Following a cyberattack on NHS Dumfries and Galloway, Scotland’s public archiving body has revealed that some of its information was compromised – with up to 50 people ‘at risk of harm’

A significant amount of data from the National Records of Scotland was accessed as part of a recent cyberattack on an NHS health board.

The organisation, a national public body that gathers statistics and archives public records, runs a service transferring the records of patients when they move between different Scottish health board areas – or out of the country entirely. This service is hosted on the IT network of NHS Dumfries and Galloway.

Following a ransomware assault on the health board in February, the National Records of Scotland (NRS) has “identified a small number of cases where there was sensitive information held temporarily on the network at the time of the attack”.

NRS has got in touch with almost 50 people whose data has been compromised in a way that “is considered to have the potential to put them at risk of harm”.

Related content

• Capita admits possible compromise of customer data during cyberattack
• Hebridean council works on data recovery following cyberattack
• Cyber Security Week: Analysis – how and where are attackers getting in?

Beyond this, some information “from the statutory births, deaths and marriages registers.. which is used to correctly identify patients and maintain the accuracy” of the NRS’s records-transfer services was also accessed during the attack.

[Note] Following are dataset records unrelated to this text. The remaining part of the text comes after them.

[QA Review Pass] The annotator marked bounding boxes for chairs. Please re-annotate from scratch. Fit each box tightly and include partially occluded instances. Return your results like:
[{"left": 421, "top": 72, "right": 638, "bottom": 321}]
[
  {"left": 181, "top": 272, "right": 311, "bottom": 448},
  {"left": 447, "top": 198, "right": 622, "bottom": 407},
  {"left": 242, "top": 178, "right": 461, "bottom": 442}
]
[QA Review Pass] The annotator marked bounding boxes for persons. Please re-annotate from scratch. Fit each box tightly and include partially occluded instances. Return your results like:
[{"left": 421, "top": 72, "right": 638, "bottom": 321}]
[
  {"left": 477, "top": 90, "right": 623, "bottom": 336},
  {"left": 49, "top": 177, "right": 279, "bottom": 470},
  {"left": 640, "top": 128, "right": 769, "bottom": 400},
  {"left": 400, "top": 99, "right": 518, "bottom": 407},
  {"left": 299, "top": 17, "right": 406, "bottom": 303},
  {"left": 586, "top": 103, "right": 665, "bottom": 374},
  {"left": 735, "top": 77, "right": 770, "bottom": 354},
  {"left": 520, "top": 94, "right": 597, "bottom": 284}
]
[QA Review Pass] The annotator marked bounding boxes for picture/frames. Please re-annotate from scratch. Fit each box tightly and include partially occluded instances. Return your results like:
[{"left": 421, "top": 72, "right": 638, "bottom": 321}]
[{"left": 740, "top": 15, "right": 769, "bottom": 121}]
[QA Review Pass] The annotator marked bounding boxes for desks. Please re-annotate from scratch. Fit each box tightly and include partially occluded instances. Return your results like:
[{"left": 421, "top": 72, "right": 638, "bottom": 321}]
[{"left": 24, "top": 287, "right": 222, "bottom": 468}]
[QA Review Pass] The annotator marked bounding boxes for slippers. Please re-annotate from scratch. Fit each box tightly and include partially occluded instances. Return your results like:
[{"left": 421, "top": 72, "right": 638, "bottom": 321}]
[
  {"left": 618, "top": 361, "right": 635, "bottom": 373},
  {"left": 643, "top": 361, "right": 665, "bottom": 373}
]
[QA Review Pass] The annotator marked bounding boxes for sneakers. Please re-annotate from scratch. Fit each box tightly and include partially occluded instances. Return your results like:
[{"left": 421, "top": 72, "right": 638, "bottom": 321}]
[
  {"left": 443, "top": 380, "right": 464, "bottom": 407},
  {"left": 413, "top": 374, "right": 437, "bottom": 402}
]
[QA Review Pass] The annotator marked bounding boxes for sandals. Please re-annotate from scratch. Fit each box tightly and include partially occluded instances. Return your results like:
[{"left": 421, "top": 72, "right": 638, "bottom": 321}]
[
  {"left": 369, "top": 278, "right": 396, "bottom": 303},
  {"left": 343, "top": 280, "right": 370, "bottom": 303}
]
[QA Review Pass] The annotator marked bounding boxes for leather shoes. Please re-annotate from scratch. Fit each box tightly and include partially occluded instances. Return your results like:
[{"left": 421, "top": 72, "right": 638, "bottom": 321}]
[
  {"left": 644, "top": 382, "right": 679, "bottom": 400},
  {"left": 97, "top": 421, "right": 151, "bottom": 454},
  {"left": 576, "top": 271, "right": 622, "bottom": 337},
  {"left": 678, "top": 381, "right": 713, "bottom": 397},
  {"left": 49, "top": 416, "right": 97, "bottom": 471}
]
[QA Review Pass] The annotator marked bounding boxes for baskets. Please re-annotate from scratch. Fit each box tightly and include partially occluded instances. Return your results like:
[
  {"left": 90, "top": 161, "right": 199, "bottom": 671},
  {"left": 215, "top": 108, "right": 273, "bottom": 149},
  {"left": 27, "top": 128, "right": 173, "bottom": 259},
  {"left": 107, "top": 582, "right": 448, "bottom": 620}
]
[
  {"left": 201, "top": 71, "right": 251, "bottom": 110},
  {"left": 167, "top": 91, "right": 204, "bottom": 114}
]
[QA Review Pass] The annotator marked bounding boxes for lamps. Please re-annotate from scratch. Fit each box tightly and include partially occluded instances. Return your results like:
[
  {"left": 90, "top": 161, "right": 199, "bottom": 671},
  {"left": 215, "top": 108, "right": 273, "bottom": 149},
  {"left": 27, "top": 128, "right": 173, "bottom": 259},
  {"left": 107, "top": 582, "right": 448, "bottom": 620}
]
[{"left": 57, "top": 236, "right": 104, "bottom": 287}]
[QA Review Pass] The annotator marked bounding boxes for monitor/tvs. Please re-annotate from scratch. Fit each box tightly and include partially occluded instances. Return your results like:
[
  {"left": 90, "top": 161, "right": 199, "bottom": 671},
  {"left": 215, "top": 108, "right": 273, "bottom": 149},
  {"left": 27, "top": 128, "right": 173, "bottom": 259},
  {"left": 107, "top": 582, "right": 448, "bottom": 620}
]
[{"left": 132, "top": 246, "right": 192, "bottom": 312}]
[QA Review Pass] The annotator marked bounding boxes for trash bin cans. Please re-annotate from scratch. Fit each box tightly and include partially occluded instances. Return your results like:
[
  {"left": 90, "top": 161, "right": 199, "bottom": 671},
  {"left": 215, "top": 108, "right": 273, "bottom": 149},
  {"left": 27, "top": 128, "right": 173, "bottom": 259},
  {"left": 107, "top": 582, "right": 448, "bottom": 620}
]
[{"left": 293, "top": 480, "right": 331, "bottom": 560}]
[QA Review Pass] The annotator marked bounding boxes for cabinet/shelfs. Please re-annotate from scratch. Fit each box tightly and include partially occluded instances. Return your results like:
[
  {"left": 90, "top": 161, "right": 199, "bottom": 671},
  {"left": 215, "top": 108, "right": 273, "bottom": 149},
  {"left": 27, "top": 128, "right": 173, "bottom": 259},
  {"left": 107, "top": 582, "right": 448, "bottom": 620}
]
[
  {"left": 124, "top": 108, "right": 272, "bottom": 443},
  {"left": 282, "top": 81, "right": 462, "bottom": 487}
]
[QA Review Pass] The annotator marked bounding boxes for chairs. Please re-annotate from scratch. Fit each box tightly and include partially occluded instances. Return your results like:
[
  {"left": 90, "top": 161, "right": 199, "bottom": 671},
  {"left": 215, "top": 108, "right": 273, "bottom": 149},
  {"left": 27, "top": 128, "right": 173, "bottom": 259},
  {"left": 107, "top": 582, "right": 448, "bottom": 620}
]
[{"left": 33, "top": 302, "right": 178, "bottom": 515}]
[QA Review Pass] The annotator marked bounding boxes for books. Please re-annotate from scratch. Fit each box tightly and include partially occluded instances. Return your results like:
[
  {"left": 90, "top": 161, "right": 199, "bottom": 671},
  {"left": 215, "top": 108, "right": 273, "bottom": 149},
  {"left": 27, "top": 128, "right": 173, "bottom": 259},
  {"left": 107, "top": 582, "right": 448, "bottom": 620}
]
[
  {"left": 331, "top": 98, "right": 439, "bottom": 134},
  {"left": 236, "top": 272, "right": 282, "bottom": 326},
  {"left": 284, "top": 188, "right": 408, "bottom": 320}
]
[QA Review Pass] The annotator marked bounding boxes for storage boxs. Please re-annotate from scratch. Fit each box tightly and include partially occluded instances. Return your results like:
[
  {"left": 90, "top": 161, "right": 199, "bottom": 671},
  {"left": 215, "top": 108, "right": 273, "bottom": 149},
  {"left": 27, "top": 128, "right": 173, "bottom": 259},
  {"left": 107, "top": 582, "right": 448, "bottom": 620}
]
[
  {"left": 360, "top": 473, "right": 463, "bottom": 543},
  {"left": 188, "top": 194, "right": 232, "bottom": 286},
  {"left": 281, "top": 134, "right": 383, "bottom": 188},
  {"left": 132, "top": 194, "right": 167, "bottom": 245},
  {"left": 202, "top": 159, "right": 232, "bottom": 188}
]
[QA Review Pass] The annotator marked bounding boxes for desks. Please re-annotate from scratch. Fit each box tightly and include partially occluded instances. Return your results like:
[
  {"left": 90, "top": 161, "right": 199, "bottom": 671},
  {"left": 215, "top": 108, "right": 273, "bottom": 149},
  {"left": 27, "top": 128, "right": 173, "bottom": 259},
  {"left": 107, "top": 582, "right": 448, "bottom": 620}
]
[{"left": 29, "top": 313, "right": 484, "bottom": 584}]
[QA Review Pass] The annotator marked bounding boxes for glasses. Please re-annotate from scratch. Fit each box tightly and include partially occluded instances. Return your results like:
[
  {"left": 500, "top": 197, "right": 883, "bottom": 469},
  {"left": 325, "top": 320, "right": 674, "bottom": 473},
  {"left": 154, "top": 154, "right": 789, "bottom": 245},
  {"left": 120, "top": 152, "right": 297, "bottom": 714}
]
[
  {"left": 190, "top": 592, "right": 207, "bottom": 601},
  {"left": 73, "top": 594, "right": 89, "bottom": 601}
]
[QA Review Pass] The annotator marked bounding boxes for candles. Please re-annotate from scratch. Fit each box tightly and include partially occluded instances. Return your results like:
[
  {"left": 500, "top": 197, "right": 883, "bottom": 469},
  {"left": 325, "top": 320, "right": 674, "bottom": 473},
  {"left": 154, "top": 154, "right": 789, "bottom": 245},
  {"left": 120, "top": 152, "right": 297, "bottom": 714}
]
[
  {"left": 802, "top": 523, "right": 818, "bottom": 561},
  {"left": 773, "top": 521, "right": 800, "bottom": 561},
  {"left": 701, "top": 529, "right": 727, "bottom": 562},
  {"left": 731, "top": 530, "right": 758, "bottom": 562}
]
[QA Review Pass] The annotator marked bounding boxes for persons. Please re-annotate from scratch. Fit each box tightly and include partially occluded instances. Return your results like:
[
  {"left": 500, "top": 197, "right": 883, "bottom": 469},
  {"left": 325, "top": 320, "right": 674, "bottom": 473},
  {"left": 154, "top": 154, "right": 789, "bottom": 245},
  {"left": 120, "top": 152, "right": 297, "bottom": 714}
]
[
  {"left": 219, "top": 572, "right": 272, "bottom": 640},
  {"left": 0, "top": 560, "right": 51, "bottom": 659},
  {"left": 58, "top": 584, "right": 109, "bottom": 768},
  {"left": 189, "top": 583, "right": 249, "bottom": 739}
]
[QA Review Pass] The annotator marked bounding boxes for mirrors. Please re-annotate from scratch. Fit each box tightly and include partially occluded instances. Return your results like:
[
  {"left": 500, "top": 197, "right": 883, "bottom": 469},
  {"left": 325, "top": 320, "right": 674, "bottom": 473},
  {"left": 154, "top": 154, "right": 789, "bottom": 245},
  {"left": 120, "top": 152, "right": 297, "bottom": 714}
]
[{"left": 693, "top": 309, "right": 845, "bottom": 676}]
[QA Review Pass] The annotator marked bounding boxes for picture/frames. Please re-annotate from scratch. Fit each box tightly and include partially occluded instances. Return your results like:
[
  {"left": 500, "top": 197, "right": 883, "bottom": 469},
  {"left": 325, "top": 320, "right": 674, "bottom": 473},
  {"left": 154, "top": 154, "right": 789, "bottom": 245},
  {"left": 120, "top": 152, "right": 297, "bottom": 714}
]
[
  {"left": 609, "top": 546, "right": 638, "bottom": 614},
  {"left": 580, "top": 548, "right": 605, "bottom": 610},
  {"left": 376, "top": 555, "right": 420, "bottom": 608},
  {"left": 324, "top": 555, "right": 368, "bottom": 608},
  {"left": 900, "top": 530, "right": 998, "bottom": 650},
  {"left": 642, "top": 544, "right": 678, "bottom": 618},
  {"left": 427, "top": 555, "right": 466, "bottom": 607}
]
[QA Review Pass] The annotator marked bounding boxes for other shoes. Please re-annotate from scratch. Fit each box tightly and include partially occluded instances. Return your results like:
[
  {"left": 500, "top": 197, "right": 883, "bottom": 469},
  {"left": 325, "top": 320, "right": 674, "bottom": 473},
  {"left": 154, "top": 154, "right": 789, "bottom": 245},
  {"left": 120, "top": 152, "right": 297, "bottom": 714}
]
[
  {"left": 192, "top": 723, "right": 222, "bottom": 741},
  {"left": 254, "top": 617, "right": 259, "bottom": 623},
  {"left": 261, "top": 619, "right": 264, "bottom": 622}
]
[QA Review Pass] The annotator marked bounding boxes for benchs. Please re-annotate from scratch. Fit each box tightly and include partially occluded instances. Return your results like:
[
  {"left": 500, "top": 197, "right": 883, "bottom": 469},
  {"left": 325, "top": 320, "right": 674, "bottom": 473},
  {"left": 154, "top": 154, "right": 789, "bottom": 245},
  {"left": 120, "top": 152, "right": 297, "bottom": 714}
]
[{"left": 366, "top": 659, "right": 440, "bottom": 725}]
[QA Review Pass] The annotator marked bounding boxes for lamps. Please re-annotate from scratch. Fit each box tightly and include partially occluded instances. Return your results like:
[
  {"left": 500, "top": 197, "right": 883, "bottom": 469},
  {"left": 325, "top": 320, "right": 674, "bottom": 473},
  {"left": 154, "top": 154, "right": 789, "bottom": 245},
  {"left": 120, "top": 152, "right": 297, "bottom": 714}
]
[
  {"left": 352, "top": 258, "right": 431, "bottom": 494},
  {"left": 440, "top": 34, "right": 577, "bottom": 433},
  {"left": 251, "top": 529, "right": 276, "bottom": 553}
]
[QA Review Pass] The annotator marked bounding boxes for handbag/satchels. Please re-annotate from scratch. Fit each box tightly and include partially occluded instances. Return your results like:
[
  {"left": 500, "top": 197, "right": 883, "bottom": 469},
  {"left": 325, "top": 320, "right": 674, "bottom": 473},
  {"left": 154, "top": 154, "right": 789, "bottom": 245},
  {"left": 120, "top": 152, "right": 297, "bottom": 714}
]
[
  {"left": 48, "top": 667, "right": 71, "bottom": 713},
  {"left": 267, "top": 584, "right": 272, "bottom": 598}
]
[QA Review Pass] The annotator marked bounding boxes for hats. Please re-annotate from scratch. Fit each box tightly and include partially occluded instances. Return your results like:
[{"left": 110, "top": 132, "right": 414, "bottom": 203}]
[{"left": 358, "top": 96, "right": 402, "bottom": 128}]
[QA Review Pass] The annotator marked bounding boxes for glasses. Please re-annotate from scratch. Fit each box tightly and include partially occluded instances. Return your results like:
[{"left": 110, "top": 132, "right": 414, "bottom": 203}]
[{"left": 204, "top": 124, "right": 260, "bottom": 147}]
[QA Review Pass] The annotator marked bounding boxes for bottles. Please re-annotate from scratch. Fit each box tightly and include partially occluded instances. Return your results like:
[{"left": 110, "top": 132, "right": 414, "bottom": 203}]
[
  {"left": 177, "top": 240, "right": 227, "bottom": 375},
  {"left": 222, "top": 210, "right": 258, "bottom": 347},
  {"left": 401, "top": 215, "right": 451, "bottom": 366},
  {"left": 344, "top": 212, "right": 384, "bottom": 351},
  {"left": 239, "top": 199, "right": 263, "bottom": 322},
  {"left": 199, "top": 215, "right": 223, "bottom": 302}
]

The records body has informed the Information Commissioner of the breach.

NRS chief executive Janet Egdell said: “We are aware that this will be distressing news for those individuals most directly affected. This is a live criminal investigation, and we are working closely with NHS Dumfries and Galloway, Police Scotland, the Scottish Government, and other agencies involved in the inquiry. NRS takes cyber security and privacy seriously. This includes ensuring the continued safe provision of the service we provide.”

Earlier this month, NHS Dumfries and Galloway said cyberattackers had released on the dark web “a large volume” of data stolen from the health board – including some information related to children’s mental health.

Police Scotland has advised the public should not attempt to access or share any leaked data as they may be committing an offence under the Data Protection Act.